[Records]
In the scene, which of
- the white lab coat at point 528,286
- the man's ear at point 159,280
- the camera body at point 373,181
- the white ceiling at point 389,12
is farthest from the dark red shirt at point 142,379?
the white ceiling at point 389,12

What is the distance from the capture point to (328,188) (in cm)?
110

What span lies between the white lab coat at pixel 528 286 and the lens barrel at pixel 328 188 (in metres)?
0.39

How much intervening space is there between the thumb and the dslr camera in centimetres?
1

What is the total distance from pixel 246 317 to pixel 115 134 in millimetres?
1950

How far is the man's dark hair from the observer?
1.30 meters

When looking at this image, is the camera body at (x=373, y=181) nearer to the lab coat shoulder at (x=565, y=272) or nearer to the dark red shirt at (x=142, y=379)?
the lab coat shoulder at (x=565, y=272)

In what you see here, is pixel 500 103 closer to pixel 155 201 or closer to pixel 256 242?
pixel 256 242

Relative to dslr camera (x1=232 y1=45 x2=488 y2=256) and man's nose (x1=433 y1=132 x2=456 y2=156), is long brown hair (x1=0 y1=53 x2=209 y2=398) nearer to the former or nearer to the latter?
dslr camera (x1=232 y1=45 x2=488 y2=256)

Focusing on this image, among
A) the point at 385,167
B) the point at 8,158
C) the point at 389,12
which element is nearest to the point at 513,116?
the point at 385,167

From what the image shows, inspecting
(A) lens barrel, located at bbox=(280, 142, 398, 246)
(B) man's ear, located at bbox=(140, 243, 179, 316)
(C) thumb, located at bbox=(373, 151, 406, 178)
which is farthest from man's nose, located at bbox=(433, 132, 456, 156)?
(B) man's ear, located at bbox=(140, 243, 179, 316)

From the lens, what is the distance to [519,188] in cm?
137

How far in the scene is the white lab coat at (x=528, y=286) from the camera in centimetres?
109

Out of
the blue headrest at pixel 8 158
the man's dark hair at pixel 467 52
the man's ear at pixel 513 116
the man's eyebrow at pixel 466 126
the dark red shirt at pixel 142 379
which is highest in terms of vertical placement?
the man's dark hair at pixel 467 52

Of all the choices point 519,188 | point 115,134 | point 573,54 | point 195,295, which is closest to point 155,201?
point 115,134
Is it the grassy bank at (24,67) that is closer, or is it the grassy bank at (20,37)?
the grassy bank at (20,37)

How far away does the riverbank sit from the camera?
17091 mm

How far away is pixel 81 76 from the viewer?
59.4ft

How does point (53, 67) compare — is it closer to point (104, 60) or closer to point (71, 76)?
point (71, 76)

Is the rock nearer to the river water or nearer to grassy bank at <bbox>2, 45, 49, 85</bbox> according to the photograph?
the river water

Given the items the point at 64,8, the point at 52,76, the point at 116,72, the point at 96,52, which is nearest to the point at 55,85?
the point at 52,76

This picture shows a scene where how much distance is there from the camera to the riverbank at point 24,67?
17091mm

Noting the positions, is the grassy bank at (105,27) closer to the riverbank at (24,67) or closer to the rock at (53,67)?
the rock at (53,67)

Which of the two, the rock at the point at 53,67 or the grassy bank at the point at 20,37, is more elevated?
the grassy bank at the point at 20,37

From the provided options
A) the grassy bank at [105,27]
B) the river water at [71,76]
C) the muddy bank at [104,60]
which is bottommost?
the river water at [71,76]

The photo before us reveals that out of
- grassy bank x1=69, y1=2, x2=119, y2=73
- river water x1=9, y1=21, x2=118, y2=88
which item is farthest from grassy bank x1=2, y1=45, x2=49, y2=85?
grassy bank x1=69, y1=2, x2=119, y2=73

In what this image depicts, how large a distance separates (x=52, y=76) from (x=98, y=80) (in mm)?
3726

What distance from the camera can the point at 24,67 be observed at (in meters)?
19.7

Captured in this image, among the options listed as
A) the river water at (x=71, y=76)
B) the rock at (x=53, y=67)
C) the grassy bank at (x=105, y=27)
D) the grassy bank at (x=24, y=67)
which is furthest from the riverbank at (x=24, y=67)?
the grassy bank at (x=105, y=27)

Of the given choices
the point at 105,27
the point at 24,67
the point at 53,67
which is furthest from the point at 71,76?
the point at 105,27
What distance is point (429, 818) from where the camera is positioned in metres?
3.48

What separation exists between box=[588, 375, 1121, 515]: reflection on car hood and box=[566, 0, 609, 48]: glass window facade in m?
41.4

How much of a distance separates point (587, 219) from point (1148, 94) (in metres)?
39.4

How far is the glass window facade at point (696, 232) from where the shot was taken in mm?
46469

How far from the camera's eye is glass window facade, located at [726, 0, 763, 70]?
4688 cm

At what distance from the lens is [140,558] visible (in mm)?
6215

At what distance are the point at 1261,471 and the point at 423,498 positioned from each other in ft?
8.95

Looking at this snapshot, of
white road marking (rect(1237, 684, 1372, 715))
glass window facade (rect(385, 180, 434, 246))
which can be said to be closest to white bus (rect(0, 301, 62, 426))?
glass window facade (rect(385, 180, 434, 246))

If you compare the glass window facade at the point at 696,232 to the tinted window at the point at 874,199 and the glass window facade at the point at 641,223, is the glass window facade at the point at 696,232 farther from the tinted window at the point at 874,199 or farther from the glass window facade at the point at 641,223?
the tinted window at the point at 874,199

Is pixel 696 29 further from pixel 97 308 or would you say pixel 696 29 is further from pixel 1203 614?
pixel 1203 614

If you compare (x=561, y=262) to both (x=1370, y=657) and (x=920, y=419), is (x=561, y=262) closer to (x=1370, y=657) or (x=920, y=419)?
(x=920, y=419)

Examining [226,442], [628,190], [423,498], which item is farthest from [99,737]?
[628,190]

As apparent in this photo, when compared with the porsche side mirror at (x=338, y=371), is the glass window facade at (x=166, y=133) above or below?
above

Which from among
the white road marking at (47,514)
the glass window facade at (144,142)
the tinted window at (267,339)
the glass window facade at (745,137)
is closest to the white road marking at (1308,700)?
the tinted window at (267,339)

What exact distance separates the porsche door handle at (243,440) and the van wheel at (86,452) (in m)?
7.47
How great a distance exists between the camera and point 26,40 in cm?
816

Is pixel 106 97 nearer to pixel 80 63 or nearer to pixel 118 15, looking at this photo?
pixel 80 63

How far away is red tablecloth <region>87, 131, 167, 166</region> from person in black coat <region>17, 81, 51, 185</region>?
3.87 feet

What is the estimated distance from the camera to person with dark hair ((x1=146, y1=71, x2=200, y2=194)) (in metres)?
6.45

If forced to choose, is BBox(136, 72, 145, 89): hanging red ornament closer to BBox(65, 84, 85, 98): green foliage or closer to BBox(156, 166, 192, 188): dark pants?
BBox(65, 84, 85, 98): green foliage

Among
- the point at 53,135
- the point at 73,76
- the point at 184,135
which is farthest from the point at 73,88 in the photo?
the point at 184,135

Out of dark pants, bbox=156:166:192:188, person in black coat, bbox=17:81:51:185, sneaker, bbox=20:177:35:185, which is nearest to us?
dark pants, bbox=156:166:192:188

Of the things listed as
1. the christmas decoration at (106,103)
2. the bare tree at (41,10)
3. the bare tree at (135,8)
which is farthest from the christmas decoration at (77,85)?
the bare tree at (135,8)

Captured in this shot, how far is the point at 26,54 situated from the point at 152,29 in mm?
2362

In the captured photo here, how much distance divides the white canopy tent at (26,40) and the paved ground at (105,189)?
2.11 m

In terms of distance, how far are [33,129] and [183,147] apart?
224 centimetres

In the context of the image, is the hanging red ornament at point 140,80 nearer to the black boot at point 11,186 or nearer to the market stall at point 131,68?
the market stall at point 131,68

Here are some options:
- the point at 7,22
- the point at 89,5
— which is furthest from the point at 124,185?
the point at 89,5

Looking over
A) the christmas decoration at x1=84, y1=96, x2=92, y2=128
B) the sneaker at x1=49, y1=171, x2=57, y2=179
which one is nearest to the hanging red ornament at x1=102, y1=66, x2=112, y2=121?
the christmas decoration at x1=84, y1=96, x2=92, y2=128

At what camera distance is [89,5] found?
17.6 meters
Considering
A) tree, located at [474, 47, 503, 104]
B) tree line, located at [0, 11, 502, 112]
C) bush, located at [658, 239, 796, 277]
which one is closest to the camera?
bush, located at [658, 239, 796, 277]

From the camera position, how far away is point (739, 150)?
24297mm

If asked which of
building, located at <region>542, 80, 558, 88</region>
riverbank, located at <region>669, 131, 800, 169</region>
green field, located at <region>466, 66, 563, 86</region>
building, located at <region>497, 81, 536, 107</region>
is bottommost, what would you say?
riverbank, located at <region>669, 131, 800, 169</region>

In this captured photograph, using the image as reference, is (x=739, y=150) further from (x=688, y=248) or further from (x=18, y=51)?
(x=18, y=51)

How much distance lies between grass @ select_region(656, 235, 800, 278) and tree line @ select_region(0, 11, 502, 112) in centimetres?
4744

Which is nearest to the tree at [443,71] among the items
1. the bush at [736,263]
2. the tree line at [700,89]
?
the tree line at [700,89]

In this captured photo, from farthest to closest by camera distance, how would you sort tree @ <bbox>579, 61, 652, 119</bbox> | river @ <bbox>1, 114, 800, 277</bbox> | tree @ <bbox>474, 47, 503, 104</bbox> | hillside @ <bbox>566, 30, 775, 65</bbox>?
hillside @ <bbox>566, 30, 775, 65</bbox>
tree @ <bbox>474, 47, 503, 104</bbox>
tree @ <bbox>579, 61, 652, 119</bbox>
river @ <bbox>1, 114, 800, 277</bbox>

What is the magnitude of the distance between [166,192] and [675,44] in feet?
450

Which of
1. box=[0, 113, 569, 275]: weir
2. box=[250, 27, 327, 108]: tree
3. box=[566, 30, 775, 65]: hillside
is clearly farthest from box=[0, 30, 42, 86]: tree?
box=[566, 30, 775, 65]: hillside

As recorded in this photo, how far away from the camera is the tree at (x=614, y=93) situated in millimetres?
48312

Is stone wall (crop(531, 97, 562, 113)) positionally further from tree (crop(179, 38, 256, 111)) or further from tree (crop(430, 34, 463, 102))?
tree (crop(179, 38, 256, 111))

* [OBJECTIVE]
Reproduce exactly the line containing "What is the magnitude" and every line after it through the end of the records above, and nothing else.

* [REPLY TO THE EXERCISE]
What is the magnitude of the distance between [166,192] and [675,44] in feet?
450

Which of
1. box=[0, 113, 569, 275]: weir
2. box=[250, 27, 327, 108]: tree
3. box=[566, 30, 775, 65]: hillside
is clearly farthest from box=[0, 30, 42, 86]: tree?
box=[566, 30, 775, 65]: hillside

As recorded in this photo, how far away from the camera is the tree at (x=614, y=93) situated in millimetres?
48312

Is stone wall (crop(531, 97, 562, 113)) positionally further from tree (crop(179, 38, 256, 111)) or further from tree (crop(430, 34, 463, 102))?
tree (crop(179, 38, 256, 111))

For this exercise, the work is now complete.